Batch size: 5 gallons (19 liters)
Brewhouse efficiency: 72%
OG: 1.044
FG: 1.011
IBUs: 15
ABV: 4.3%

MALT/GRAIN BILL

4 lb (1.8 kg) Pilsner malt
4 lb (1.8 kg) wheat malt
8 oz (227 g) rice hulls

HOPS & ADDITIONS SCHEDULE

2 oz (57 g) Hallertau [4% AA] at 15 minutes
0.4 oz (11 g) pink Himalayan salt at 10 minutes
0.5 oz (14 g) cracked coriander seed at 10 minutes

YEAST

Wyeast 1007 (German Ale)
Wyeast 5335 (Lactobacillus)

DIRECTIONS

Mill the grains and mix with 2.5 gallons (9.5 l) of 163°F (73°C) strike water to reach a mash temperature of 152°F (67°C). Hold this temperature for 60 minutes. Vorlauf until your runnings are clear, then run off into the kettle. Sparge the grains with 4.75 gallons (18 l) and top up as necessary to obtain 6 gallons (23 l) of wort. Boil for 15 minutes, following the hops and additions schedule.

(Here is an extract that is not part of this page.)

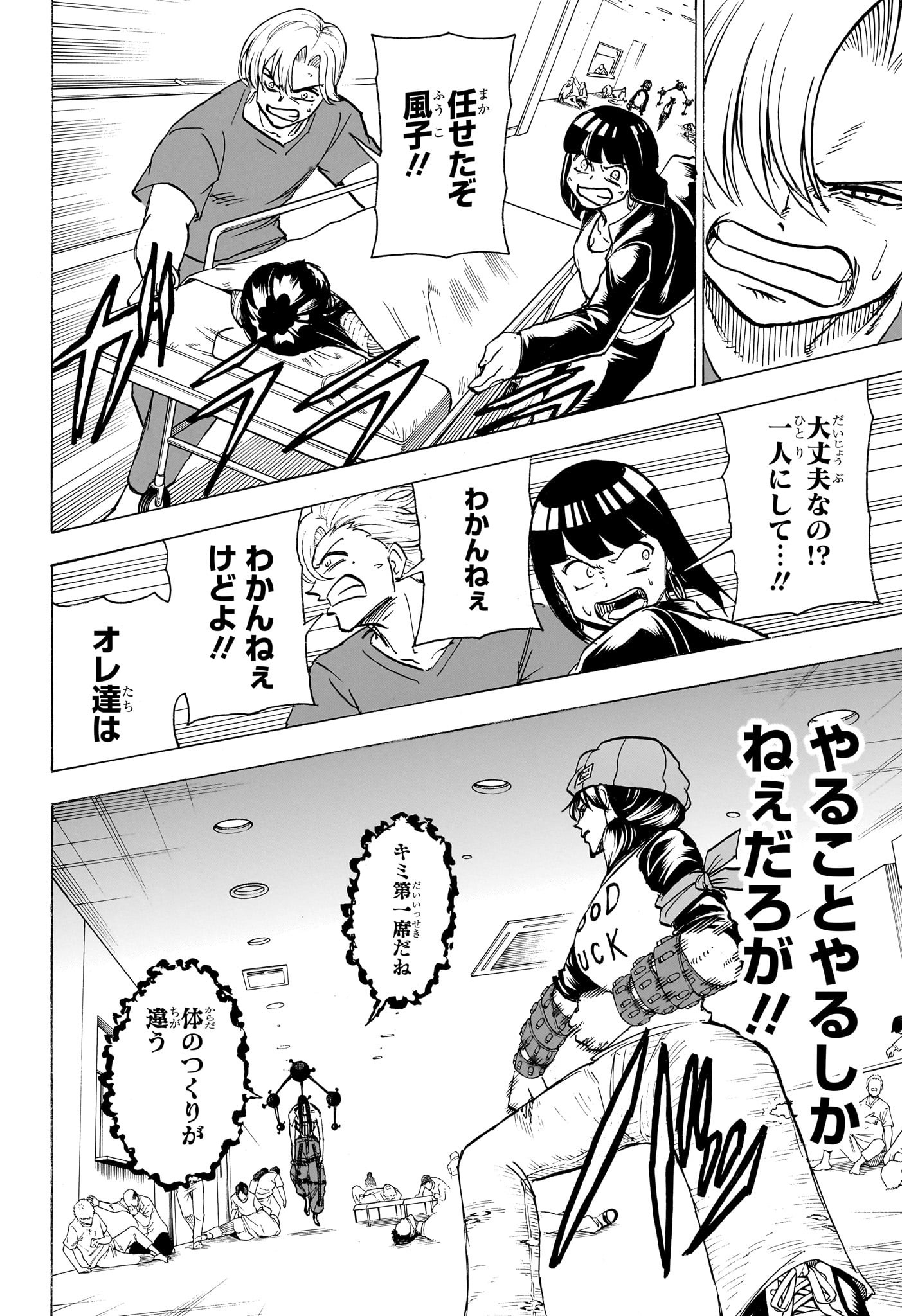 アンデッド＋アンラック - raw - 第177話 - https://jpee.aabb.to/JPEE/28992/hxe2jgy4vh1.jpg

After the boil, chill the wort to slightly below fermentation temperature, about 67°F (19°C). Aerate the wort with pure oxygen or filtered air and pitch the yeast.

Ferment at 67°F (19°C) until the completion of fermentation, then taste. Adjust the acidity to medium levels with food-grade lactic acid. Crash the beer to 35°F (2°C), then bottle or keg the beer and carbonate to approximately 2.75 volumes of CO2.

Tips for Success

Add the salt and coriander “free” into the boil, and for best results, coarsely crack the coriander seeds with a mortar and pestle. Instead of the combined German Ale/Lacto pitch, you could elect to simply use the German Ale yeast and derive all of your acidity from the lactic-acid addition post-fermentation!